▶ The request: Your task is to write out exactly the lines from the line containing "How separated are" through the end of the records, inclusive at both ends.

▶ Records:

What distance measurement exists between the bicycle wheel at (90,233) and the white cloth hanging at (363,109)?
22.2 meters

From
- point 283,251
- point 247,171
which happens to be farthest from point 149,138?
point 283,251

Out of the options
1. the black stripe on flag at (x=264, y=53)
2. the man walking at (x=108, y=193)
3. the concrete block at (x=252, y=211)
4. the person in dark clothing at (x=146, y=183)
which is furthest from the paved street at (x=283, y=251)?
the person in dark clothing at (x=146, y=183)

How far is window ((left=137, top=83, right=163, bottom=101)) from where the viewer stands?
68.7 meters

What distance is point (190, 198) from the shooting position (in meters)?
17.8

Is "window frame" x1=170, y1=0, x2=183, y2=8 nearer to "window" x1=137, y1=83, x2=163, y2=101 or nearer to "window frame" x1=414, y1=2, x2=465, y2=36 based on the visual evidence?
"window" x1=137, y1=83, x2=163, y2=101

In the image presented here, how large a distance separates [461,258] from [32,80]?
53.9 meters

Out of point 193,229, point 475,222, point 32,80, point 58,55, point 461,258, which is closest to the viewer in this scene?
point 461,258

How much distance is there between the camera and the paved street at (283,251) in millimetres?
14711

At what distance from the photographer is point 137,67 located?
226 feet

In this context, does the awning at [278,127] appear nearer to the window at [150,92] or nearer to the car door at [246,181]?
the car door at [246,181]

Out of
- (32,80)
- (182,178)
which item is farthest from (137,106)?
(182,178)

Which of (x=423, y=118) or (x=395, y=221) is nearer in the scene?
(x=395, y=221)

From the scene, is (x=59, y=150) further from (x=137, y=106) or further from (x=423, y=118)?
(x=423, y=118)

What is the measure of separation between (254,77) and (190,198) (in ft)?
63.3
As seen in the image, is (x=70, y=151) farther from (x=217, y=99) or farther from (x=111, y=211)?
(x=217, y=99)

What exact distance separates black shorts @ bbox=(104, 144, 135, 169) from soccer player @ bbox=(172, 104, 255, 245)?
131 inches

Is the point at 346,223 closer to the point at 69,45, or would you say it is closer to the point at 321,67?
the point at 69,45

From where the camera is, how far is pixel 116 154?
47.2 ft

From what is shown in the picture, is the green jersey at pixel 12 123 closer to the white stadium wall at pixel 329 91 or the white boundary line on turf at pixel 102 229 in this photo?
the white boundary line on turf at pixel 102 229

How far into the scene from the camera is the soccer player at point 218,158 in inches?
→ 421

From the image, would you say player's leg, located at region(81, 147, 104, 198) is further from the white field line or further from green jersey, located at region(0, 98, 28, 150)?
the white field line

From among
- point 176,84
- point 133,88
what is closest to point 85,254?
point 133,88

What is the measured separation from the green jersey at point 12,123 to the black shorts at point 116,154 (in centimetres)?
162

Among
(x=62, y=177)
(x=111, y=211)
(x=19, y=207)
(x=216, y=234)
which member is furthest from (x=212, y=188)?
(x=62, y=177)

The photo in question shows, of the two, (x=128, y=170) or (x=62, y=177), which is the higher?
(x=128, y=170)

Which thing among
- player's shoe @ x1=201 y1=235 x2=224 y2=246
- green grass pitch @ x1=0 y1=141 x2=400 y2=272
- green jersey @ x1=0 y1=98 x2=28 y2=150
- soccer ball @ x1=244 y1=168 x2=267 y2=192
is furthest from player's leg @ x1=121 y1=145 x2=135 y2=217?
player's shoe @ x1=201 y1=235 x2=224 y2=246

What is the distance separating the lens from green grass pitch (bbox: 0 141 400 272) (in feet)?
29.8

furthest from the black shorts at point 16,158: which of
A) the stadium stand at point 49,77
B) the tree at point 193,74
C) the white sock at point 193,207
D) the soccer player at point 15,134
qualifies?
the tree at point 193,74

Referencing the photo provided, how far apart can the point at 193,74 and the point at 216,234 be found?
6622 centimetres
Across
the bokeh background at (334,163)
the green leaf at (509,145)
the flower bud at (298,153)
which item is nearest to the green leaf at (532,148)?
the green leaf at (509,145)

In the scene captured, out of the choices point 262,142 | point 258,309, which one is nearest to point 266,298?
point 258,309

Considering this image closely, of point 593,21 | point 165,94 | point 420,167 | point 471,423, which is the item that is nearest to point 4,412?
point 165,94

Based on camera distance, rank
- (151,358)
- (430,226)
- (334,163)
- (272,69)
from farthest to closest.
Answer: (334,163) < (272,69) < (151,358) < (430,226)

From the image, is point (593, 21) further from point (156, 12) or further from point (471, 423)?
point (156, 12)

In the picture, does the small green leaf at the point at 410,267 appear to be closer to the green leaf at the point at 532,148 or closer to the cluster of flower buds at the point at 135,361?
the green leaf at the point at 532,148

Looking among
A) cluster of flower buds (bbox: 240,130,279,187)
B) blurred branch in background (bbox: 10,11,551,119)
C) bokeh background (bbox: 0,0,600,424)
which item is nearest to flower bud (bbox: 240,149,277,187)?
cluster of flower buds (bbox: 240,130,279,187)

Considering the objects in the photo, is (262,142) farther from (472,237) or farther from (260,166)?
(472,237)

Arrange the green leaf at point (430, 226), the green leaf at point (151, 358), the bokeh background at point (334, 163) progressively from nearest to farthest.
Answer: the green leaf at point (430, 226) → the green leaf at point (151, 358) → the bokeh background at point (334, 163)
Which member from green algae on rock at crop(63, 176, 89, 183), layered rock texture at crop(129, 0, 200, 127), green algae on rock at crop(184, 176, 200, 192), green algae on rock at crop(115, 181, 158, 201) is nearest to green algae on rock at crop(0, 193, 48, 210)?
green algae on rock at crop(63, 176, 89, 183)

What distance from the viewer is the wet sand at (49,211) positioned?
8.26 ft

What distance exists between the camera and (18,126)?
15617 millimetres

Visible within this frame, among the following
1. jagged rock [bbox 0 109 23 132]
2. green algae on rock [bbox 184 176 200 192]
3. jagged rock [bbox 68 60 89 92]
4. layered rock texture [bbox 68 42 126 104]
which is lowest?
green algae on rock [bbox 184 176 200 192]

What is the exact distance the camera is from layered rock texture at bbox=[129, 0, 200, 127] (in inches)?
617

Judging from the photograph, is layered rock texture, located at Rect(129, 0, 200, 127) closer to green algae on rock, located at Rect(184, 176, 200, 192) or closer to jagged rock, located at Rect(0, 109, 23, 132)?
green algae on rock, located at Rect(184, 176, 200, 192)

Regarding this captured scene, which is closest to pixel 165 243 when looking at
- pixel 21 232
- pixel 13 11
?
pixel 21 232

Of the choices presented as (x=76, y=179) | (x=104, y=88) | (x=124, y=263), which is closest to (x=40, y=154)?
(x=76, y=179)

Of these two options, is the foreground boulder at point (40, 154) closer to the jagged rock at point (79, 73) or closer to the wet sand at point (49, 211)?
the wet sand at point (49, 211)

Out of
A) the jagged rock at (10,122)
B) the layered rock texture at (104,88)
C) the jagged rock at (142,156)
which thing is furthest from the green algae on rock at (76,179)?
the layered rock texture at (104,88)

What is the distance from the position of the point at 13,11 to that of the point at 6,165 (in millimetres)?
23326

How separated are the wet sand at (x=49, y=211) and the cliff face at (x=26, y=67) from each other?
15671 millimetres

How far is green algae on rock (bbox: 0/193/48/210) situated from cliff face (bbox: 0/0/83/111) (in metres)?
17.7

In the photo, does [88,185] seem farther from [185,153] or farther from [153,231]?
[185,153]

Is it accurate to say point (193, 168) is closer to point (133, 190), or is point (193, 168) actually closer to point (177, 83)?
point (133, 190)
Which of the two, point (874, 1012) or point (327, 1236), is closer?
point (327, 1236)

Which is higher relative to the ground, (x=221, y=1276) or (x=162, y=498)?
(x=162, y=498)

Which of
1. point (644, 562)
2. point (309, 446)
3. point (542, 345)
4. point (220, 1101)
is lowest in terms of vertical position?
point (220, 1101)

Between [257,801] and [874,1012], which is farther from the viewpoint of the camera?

▶ Task response:
How separated are the wet sand at (x=49, y=211) and the cliff face at (x=26, y=67) from each other?
15671 millimetres

How far is green algae on rock (bbox: 0/193/48/210) situated from cliff face (bbox: 0/0/83/111) (in metres)?
17.7

In the photo, does [88,185] seem farther from [185,153] or farther from [153,231]?
[185,153]

Is it accurate to say point (193, 168) is closer to point (133, 190), or is point (193, 168) actually closer to point (177, 83)?
point (133, 190)
Which of the two, point (874, 1012) or point (327, 1236), is closer?
point (327, 1236)

Which is higher relative to the ground, (x=221, y=1276) or (x=162, y=498)?
(x=162, y=498)

Which of
1. point (644, 562)
2. point (309, 446)
3. point (542, 345)
4. point (220, 1101)
is lowest in terms of vertical position?
point (220, 1101)

Between [257,801] and [874,1012], which is farther from the viewpoint of the camera?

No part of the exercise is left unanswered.